Isn't the typical big data sql task IO bound? Vectorization only works when you ...

jandrewrogers · on April 27, 2022

In a well-designed system, you will typically be limited by effective bandwidth, often memory bandwidth or efficient use thereof which is an area where vectorization can help. Modern servers have tremendous storage bandwidth if you have an I/O scheduler capable of using it. Some newer database engines explicitly reject the assumption that storage throughput is precious as a design constraint, since it has become much less true over time due to advances in hardware.

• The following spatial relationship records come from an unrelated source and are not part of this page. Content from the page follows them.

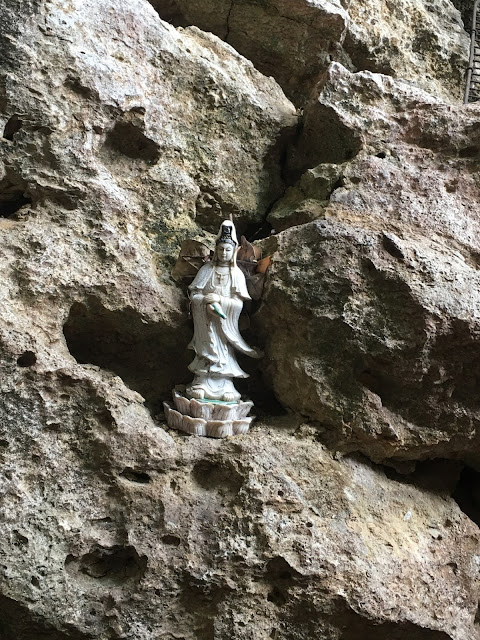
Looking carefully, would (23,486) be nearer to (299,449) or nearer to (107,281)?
(107,281)

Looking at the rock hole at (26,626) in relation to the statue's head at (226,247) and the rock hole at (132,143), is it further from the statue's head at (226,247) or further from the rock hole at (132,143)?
the rock hole at (132,143)

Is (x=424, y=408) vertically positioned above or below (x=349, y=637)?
above

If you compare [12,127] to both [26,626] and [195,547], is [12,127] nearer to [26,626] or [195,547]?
[195,547]

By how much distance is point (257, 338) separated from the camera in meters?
4.02

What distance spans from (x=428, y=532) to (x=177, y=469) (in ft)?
5.16

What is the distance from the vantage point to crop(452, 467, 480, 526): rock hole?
14.2ft

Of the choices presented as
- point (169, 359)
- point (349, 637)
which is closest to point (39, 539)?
A: point (169, 359)

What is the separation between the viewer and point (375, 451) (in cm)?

Use of page layouts highly-optimized for vectorized evaluation is common now even if the implementation isn't vectorized. You lose nothing on modern hardware (they are good layouts regardless) and it allows you to easily do vector optimizations later. As a semantic distinction, columnar and vector layouts are organized differently and optimize for somewhat different things even though they have superficially similar appearance. Classic DSM-style columnar is largely obsolete.

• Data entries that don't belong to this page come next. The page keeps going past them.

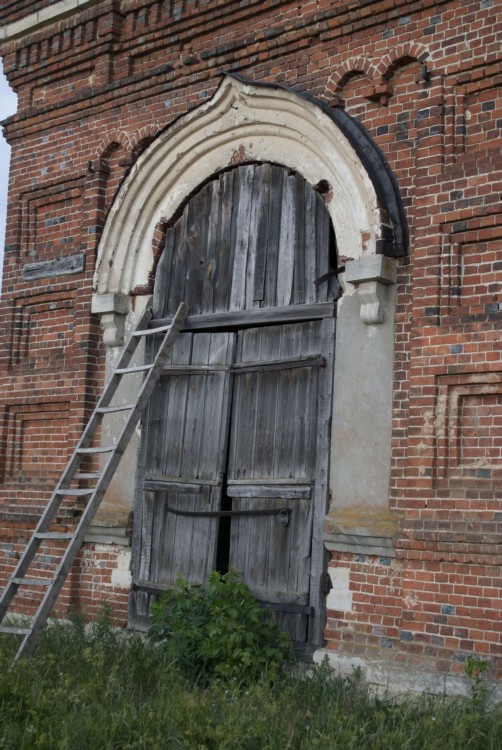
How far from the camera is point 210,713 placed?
231 inches

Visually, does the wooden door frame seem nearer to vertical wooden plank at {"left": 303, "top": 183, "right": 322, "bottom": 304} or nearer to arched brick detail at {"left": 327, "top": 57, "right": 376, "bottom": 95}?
vertical wooden plank at {"left": 303, "top": 183, "right": 322, "bottom": 304}

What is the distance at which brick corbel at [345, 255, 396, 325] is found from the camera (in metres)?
7.33

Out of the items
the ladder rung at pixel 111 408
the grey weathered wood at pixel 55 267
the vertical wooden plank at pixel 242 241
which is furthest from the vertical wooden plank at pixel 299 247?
the grey weathered wood at pixel 55 267

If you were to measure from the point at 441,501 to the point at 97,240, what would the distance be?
439 cm

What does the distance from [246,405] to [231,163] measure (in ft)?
6.86

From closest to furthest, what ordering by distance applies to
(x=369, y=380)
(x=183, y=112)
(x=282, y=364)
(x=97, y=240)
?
1. (x=369, y=380)
2. (x=282, y=364)
3. (x=183, y=112)
4. (x=97, y=240)

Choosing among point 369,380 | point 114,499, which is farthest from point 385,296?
point 114,499

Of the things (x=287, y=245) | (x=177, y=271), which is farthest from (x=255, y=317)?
(x=177, y=271)

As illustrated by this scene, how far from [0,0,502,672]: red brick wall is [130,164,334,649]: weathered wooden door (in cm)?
51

Vectorization, first and foremost, is about optimizing selection operations in a database, but it can provide assists in other areas like joins, sorts, and aggregates. Most queries are a composed from these primitives, so many parts of the query plan may benefit. As a heuristic, operations that GPU databases excel at are the same kinds of operations that benefit from vectorization.

Obviously you can't just throw vectorization at an arbitrary database and expect major benefits, they need to be intentionally designed for it.

alterneesh · on April 29, 2022

I can't seem to understand why vectorization wouldn't help, say if you read after a sort. Irrespective of whether it fits in memory, or you perform some sort of an external sort, any operation that you want to perform on top of that sorted vector, be it an aggregation to reduce it, or an arithmetic operation with another column, you could still leverage vectorization and would end up using fewer CPU cycles, no?